Trying to learn Rust but coming from C++ and C# so my mental models need rewiring (trying to unlearn what I have learned) - so I really have 2 questions here.

First, if I have a Vec<char> and char is trivially copyable, why can I not collect direct into another collection of <char> - it has to be <&char>.
Then when I do use <&char> the BTreeSet only keeps one of each char value, which is what I want - but I originally thought it would compare the references which are, I thought/assumed under the hood, "pointers" to the different chars in memory that happen to have to the same value?

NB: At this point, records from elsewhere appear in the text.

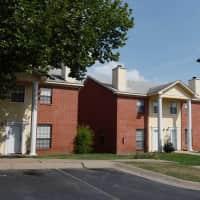 Summerhill - Little Rock, AR 72205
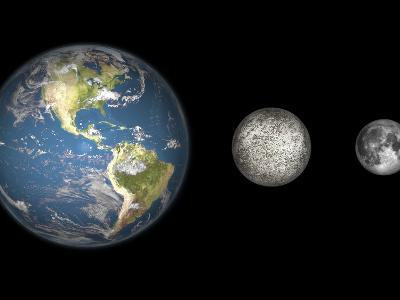 Artist's Concept of the Earth, Mercury, and Earth's Moon to Scale-Stocktrek Images-Photographic Print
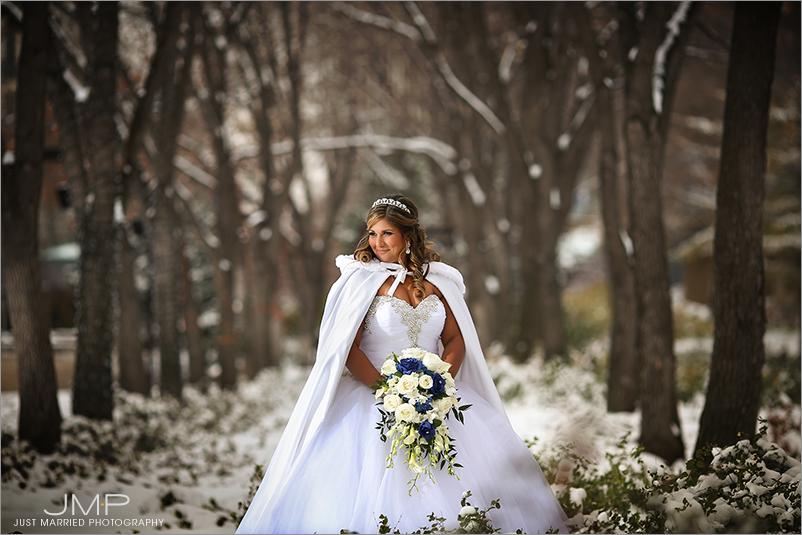 Edmonton-wedding-photographers-ADWed-JMP172342.jpg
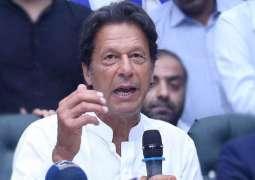 Kickbacks real reason for Metros, Train Projects: Imran; Punjab govt deny allegations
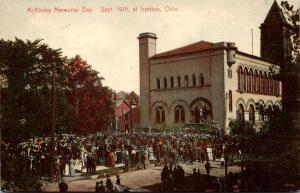 Ohio Ironton McKinley Memorial Day September 1901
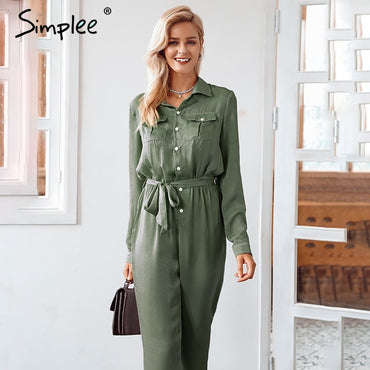 Elegant sashes buttons satin long sleeve pockets elastic waist Jumpsuits
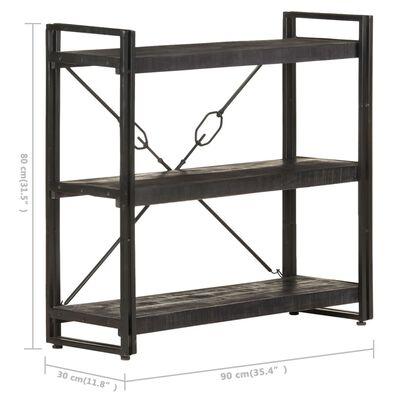 vidaXL Bibliotecă cu 3 rafturi, negru, 90x30x80 cm, lemn masiv mango
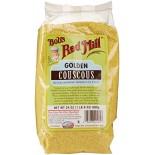 [Bob`S Red Mill] Miscellaneous Couscous, Golden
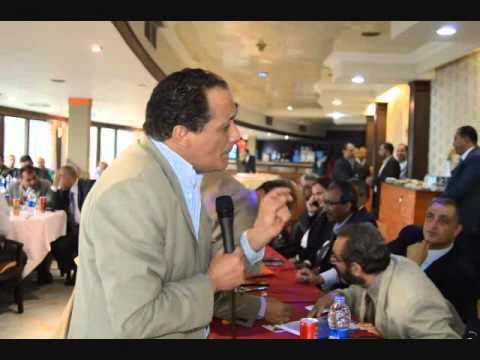 بالصور..مؤتمر عاشور مع محامي الإذاعة والتليفزيون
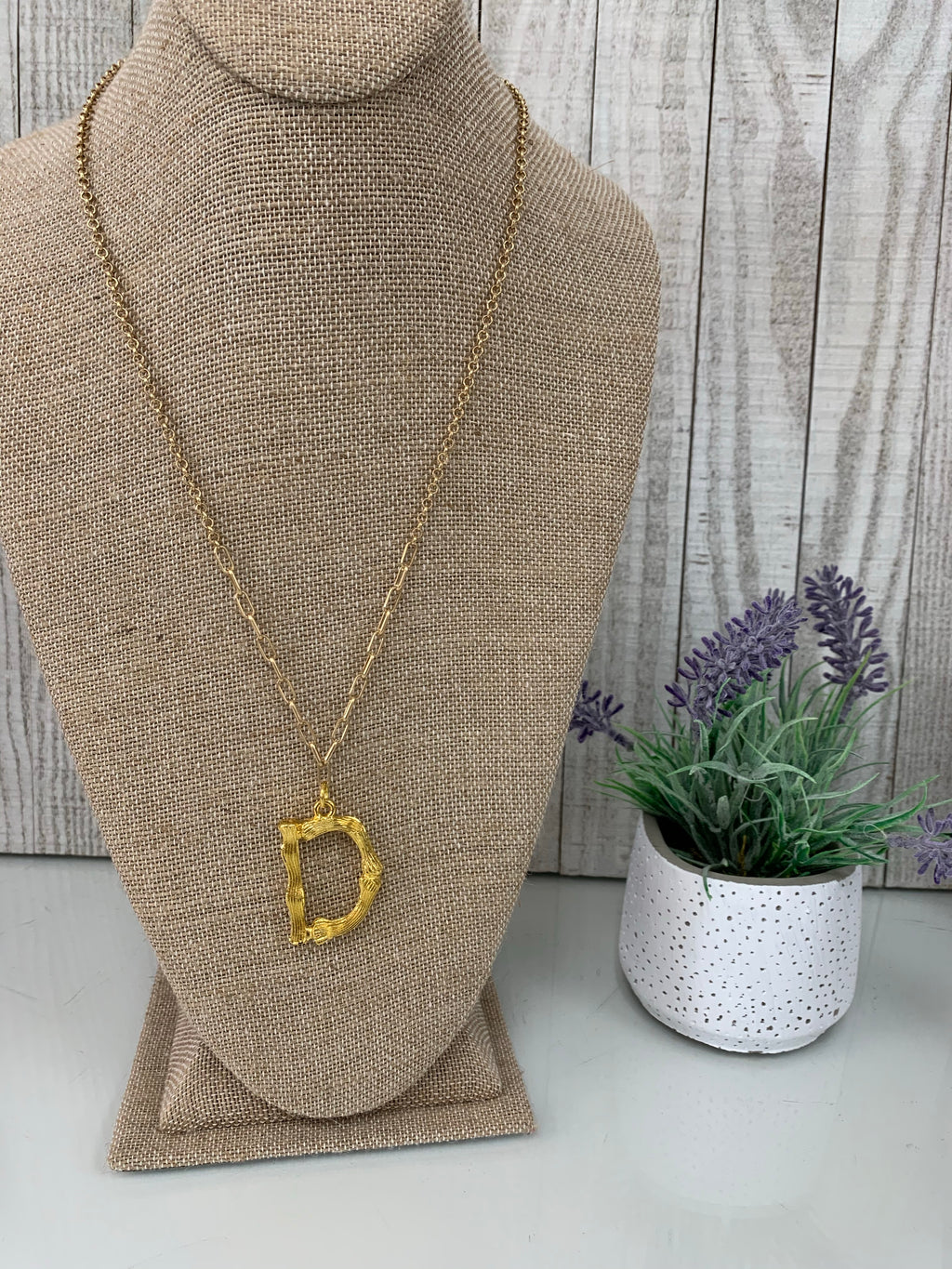 D' Branch Initial Pendant Necklace - Sissy Boutique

use std::collections::BTreeSet;

fn main() {
    
    let data = String::from("abcdae");
    
    let vec = data.chars().collect::<Vec<char>>();
    
    println!("{:?}", vec[0] == vec[4]);
    println!("{:?}", &vec[0] == &vec[4]);
    
    // char is copyable easily so why can't I 
    // let tree = vec.iter().collect::<BTreeSet<char>>(); ?

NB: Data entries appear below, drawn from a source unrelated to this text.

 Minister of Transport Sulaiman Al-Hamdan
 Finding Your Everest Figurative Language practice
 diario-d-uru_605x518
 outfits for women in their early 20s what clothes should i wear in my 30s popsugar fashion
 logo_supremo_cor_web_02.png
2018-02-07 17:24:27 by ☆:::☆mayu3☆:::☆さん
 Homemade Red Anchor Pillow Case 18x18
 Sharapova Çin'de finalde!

    let tree = vec.iter().collect::<BTreeSet<&char>>();
    
    println!("{:?}", tree);
}

(Playground)

Output:

true
true
{'a', 'b', 'c', 'd', 'e'}

Errors:

   Compiling playground v0.0.1 (/playground)
    Finished dev [unoptimized + debuginfo] target(s) in 1.44s
     Running `target/debug/playground`

1 Like

That’s only because you’re using generic APIs: iter() is implemented generically for Vec<T> with all types T, including not trivially copyable ones. It thus consistently always produces an iterator over &T values. You are free to add an iterator transformation that does the copying (and only works for copyable types). That would look as follows:

let tree = vec.iter().copied().collect::<BTreeSet<char>>();

The relevant transformation is documented here.


Edit:

BTreeSet uses the comparison operators as defined via the trait Ord. The implementation for references explicitly compares values, not addresses, even though references indeed are using pointers. This means it only exists for references to types which in turn implement Ord, too, but Rust’s trait system makes such conditions very nice to work with.[1] As in your case, it’s very often the desired behavior (and in the cases where it’s not, one can always define an alternative wrapper type that defines an alternative Ord definition.)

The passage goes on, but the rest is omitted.